After the day she'd had, Buffy fully expected to drop right into sleep--and the truth was, she'd started yawning almost the minute she climbed the loft stairs. Giles, being who he was, had already managed to get completely undressed, hang up his rain-and-ocean-soaked tux in the shower to drip and put on his pajamas before she'd even pulled the first pin out of her hair.

Finally, he ended up doing it for her, removing each pin with a care most people would have reserved for handling high explosives. By the time he'd unzipped her dress and hung it up to dry next to his suit, she was practically out on her feet.

"Patrol..." she slurred. "Should..."

"Out of the question," Giles told her. "You're barely awake, love--and I suspect that even the citizens of Sunnydale will have had the sense to stay indoors through tonight's downpour.

"Not like us," she mumbled sleepily, then yawned again.

"No, not like us," Giles agreed. She could hear the smile in his voice, even as he dropped a soft cotton nightie over her head and steered her into bed. Once she'd spooned up against him, she went out like a light.

That being the case, Buffy would have thought she'd sleep soundly and peacefully. Instead, she found herself back in the bare white house with the white corridors, where the person (creature? being?) who wore Celeste's face to talk to her lived. Or existed. Whatever she did in wherever that place really was.

This time, though, she didn't get any prologue. One minute she was sleeping, and knew she was sleeping, the next she stood only a foot or so away from the white piano, watching those long-fingered hands move gently over the keys. A cluster of violently red poppies bloomed in a crystal vase on the piano's lid. The prickly, furry darkness behind their petals unnerved her.

"At the end of the day," not-Celeste sang.

When there are no friends
When there are no lovers
Who are you going to call for?
What do you have to say?


What do I have to say? Buffy thought. "I don't get it," she said aloud.

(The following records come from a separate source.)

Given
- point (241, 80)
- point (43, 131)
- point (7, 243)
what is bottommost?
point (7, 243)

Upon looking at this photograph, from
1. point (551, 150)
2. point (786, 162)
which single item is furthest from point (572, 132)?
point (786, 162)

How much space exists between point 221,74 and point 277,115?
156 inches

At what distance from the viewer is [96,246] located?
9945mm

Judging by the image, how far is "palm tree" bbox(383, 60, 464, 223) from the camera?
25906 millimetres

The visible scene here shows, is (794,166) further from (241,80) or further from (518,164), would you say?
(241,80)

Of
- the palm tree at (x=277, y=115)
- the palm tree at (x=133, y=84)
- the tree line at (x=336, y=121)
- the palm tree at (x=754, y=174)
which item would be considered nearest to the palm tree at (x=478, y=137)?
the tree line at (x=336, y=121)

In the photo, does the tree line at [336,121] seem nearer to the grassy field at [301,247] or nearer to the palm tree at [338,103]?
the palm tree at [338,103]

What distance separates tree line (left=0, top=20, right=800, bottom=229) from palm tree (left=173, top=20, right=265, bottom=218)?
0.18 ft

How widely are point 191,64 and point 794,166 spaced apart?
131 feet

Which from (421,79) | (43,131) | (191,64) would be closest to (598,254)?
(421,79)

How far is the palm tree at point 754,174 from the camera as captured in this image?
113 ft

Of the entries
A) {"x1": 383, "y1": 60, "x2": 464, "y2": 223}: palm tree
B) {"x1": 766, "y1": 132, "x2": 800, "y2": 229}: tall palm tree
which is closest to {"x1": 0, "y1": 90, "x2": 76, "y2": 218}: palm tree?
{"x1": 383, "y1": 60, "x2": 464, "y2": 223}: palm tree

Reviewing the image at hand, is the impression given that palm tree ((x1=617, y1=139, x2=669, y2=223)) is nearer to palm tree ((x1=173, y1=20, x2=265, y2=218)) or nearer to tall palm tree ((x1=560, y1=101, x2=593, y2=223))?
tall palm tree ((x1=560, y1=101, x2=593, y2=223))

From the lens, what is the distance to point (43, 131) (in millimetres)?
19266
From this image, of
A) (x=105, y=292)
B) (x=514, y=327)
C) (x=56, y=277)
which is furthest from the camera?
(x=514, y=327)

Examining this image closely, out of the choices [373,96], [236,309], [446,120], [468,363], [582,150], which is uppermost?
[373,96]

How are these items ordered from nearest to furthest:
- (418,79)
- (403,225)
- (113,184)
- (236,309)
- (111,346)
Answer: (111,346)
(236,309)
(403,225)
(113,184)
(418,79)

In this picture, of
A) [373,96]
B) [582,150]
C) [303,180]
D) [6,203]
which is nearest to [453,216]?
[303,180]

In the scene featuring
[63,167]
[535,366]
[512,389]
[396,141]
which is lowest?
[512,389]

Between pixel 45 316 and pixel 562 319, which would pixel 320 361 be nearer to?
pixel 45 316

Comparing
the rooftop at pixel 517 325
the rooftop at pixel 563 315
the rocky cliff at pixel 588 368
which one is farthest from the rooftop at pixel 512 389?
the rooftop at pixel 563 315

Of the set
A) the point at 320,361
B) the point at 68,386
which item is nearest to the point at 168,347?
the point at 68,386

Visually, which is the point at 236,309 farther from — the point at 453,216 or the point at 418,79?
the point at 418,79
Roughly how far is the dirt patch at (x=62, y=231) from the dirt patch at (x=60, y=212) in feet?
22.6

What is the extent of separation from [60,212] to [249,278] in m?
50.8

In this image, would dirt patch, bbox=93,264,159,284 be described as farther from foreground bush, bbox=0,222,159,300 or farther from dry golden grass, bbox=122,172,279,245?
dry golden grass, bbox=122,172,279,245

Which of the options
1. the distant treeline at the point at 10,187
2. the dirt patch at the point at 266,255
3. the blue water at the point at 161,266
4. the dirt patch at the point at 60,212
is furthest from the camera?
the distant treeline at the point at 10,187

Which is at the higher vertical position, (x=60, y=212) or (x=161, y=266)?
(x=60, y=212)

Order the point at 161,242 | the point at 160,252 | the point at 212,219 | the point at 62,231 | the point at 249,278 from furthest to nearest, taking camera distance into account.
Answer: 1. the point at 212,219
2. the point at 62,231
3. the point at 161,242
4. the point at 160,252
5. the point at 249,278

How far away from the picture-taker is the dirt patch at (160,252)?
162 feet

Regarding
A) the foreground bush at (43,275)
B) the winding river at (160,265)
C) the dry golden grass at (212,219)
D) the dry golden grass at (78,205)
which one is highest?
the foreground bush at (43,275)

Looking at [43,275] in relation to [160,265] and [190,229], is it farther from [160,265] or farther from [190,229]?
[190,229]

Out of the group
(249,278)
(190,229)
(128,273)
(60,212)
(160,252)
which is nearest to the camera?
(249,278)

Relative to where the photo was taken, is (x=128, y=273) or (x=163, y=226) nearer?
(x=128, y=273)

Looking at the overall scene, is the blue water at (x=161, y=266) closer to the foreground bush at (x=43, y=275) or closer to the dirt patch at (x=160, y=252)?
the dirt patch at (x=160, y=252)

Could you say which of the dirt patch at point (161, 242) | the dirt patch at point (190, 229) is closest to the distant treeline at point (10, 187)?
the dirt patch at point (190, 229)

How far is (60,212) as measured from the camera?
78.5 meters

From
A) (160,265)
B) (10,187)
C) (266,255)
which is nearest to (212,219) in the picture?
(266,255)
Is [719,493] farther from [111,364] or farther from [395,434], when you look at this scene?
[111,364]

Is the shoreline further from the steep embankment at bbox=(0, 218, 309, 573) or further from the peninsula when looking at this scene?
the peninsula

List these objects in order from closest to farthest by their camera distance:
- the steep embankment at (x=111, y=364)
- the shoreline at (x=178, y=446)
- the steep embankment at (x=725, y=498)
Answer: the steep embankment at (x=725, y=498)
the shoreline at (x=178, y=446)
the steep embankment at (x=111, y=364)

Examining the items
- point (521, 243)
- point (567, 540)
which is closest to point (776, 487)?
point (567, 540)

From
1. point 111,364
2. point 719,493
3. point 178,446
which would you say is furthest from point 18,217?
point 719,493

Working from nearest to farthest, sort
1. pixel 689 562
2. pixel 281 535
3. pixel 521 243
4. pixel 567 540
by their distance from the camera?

The being--she'd decided to settle on that term as most likely closest to the truth--lifted her hands from the keys, and, after a moment, shut the piano lid with a kind of dull chime. "You can't remember, Buffy?" she asked, rising from the white bench. Her equally white skirt swirled around her long, elegant legs, even though she'd stopped moving, and there wasn't any wind. Buffy accepted that as the kind of thing that happened in places like this.

"I'm really sorry," she said, hanging her head and feeling beyond dumb.

"Augustina wants to sing you a song too," not-Celeste said, and in that instant they white room melted away, turning into a rippling green hillside, probably the same one she'd met Augustina on before.

It wasn't Augustina who appeared to her, though, but Helena. At least, Buffy thought it must be Helena: this woman had the same coffee-with-lots-of-cream skin, the same tons of black hair and big, dark eyes. The difference being, this Helena looked about as far from crazy as a person--even a dead person--could hope to be. Her face seemed peaceful, her eyes calm and wise.

"We meet again, Buffy," Helena said to her. "And under better circumstances."

Buffy couldn't help but smile. "You can say that again."

"We haven't much time." For a second, even though her accent was one hundred per cent American, something in the rhythm of her words made her sound like Moira. "Do you recall what the other one--?"

"Augustina," the woman with Celeste's face interjected.

"Right. Augustina. Why can't I remember that?" Helena nodded once, briskly--and that, too, struck Buffy as very Moiraesque.

Buffy could relate: she'd tried really hard, but every time she felt like she had almost caught hold of the thing she'd forgotten, the memory scooted away from her again.

"That's all right," Helena told her. "Knowing that one...er...Augustina, the message you received was probably cryptic as hell. Let me put it a little more succinctly: Willow won't help you. You've got to think of another way."

All of a sudden, a whole crowd filled the hillside, all kinds of girls, all races, all sizes, some scary-looking and some Buffy wouldn't have thought could hurt a fly. She knew them, though: these were her sisters. Her younger sisters, even though they'd come before her in time. Actually, it hurt her, to see how young some of them were.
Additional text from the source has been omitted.